What Exactly Is MimbleWimble?
Anonymously created by a Tom Elvis Jedusor, MimbleWimble was released sometime in mid-2016 and instantly caused quite a frenzy in the crypto sector because it seemed to gracefully solve a vital privacy problem Bitcoin always did have.
Bitcoin trades have always been very public and transparent, using a protocol called the Consensus Protocol, as a way of ensuring an iron-clad system completely devoid of any possible exploitation. This ensures that in the process of trading Bitcoin, no part of the asset is ever lost, generated or discarded. MimbleWimble, however, works using Confidential Transaction which basically ensures the same transparency but hides the specific values of the transaction while still allowing for public authentication in such a way that no asset is discarded or created.

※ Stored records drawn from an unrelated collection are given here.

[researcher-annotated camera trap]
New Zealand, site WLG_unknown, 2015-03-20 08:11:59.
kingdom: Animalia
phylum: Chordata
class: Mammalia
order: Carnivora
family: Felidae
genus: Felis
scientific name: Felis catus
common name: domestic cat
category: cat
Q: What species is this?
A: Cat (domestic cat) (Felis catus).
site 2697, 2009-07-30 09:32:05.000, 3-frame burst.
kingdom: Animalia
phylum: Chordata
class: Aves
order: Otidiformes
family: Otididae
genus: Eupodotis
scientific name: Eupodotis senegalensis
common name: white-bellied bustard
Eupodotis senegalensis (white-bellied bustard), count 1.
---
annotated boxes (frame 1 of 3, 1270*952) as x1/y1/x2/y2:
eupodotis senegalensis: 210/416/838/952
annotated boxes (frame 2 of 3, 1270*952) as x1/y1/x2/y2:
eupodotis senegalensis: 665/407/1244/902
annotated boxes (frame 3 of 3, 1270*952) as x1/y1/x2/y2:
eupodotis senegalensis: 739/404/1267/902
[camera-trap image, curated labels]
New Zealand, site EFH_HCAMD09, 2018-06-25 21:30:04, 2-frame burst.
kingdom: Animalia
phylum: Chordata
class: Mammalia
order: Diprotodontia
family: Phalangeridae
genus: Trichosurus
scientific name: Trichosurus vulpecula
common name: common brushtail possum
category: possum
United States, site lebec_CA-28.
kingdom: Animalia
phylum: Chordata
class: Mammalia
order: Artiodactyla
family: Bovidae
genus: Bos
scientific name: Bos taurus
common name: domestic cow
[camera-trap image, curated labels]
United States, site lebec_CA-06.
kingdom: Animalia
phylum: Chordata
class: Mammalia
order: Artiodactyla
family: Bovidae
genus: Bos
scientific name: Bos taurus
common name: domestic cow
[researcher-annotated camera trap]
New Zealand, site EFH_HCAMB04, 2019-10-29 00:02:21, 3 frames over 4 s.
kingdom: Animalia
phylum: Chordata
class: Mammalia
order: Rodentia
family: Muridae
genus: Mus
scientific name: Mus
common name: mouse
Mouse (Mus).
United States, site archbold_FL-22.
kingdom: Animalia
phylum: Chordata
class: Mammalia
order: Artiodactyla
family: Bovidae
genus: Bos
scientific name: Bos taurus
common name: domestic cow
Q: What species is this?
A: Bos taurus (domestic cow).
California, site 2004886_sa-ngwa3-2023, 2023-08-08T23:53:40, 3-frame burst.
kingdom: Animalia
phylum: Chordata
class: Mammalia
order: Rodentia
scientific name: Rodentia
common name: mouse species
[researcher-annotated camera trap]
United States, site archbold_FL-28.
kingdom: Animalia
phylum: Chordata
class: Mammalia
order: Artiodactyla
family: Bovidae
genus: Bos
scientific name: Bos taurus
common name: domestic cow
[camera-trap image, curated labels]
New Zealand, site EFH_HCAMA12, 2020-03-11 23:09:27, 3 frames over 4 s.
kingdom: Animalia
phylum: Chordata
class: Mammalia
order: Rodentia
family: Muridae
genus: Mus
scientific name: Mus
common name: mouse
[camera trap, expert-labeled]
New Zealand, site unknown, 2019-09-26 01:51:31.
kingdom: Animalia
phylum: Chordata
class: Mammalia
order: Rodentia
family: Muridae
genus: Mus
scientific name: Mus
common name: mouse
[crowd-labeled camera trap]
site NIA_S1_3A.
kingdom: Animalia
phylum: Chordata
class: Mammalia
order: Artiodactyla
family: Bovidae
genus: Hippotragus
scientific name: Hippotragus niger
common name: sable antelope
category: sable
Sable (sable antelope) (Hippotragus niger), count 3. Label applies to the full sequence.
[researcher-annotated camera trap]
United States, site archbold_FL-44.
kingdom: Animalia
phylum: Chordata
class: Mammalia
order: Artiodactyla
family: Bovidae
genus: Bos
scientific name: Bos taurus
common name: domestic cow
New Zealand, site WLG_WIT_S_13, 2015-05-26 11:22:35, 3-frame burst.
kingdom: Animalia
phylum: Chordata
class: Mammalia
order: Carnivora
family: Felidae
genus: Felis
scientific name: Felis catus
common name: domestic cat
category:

One further reason why MimbleWimble is interesting is that it uses CoinJoin to take privacy a notch higher. CoinJoin is a trustless way of collecting numerous Bitcoin transactions and merging them into one in such a way that it’s extremely tough for anyone to try to figure out specifics about senders, their amounts and their recipients.
There are currently two assets that fully use MimbleWimble and they are Grin & BEAM.
So, Does Litecoin really Need MimbleWimble?
MimbleWimble is a protocol that generally improves security and privacy for assets. However, apart from security, another main advantage of MimbleWimble is fungibility.
The best way to describe fungibility is the capacity of a coin or an asset to be easily exchanged for any other coin or asset of exactly the same type. This means that their value should be equal and it will help to greatly streamline transactions.
Currently, it would seem like there is no asset that is completely fungible because all the coins are connected in such a way that the values of these coins could differ, based on the coin’s history. If this is considered, then it is very necessary that Litecoin needs fungibility to improve the asset’s general integrity. This is one issue that MimbleWimble will solve completely.
Why MimbleWimble And Not Others?
Apart from MimbleWImble, there are other privacy protocols applicable including Monero and xk-SNARKs by ZCash. Is there any reason why MimbleWimble is better?
zk-SNARKs is considerably a bit more complex than the Confidential Transactions used by MimbleWimble. Because of this, there is a question of its susceptibility to bugs. There also is the fact that zk-SNARKs is much more iron-clad than MimbleWimble. However, the latter’s ease and straightforwardness make it a better choice for integration with Litecoin.
Even though the Confidential Transactions protocol is also present with Monero, MimbleWimble might be a better option for Litecoin because it saves a lot more space. Specifically, MimbleWimble in size is about 0.067 of a Monero transaction. Also, Monero records all outputs and this potentially reduces its scalability.
How Different Will Litecoin Be From Bitcoin After The MimbleWimble Integration?
Currently, there are quite a few similarities in the general application source code between Litecoin and Bitcoin. The Litecoin team have consistently kept themselves abreast of improvements made to the Bitcoin codebase so they don’t get left behind.
It’s impossible that the Litecoin codebase will still be very similar to that of Bitcoin, after MimbleWImble. However, a lot of the codebase similarities could still be kept and easily improved on as Bitcoin does the same.